▸ Vorliegender Auszug:
——————————
Geschrieben von: Gerald
Datum: 25. Mai 2004, 22:21 Uhr

Antwort auf: Pilznachmittag, v. Harald-Andres (Notizbrettbildservice)

: Hallo, zusammen,
: Der heutige Sommertag war verlockend.
: Ich bin seinen Verlockungen erlegen.
: Aber immerhin sollte man ja seine Pilzplätzchen regelmässig aufsuchen – na
: also…
: Ich packe am frühen Nachmittag die brave Coolpix, verschiedene Behältnisse,
: Zeckenspray, Windjacke und frohe Erwartung und steige hinan Richtung
: Baldegg.
: Heiss! Die Sonne tut ihr bestes. Ich komme ganz schön ins Schnaufen und biege
: als erstes rechts zu den Riesenschirmlingen ab.
: Die wachsen am anstrengendsten Steilhang versteckt und haben sich mit
: diversen Unterholzbarrieren und Lothar-Baumleichen gut gegen Eindringlinge
: abgeschirmt.
: Wie ich ankomme, bin ich nassgeschwitzt.
: Der Empfang am Pilzplätzchen ist freundlich, aber zurückhaltend.
: Ich sei schon lange nicht mehr dagewesen…
: Ich nicke beschämt. Schliesslich hat man zu seinen Pilzplätzen eine
: Beziehung, und Beziehungen sollte man bekanntlich pflegen.
: Nein, die Damen und Herren Schirmlinge seien noch nicht aufgetaucht, aber man
: sage gerne einen Gruss von mir, wenn es soweit sei.
: Ich empfehle mich und steige die zwanzig Meter zu den Maipilzen auf.
: Hier ist der Empfang einiges herzlicher, der letzte Kontakt ist kaum zehn
: Tage her.
: Die letzten Überlebenden ihrer Art stehen tapfer im Hexenring und zeigen alle
: Anzeichen der Vergänglichkeit. Dunkelbraun und etwas unsansehnlich sind
: sie geworden, halten sich auf den madenschwachen Stielen mühsam, aber
: zuversichtlich aufrecht.
——————————
▸ Was zu tun ist: Schreibe aus dem Forumsbeitrag über den Pilzausflug die Stelle ab, die mit „Geschrieben von: Gerald“ beginnt und bis einschließlich „Sommertag war verlockend.“ reicht. Die Einträge spielen hierfür keine Rolle.

▸ Gegebene Angaben:
——————————
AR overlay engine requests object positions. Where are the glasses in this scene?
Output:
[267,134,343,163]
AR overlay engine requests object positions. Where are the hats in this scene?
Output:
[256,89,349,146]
——————————
▸ Die Lösung:
Geschrieben von: Gerald
Datum: 25. Mai 2004, 22:21 Uhr

Antwort auf: Pilznachmittag, v. Harald-Andres (Notizbrettbildservice)

: Hallo, zusammen,
: Der heutige Sommertag war verlockend.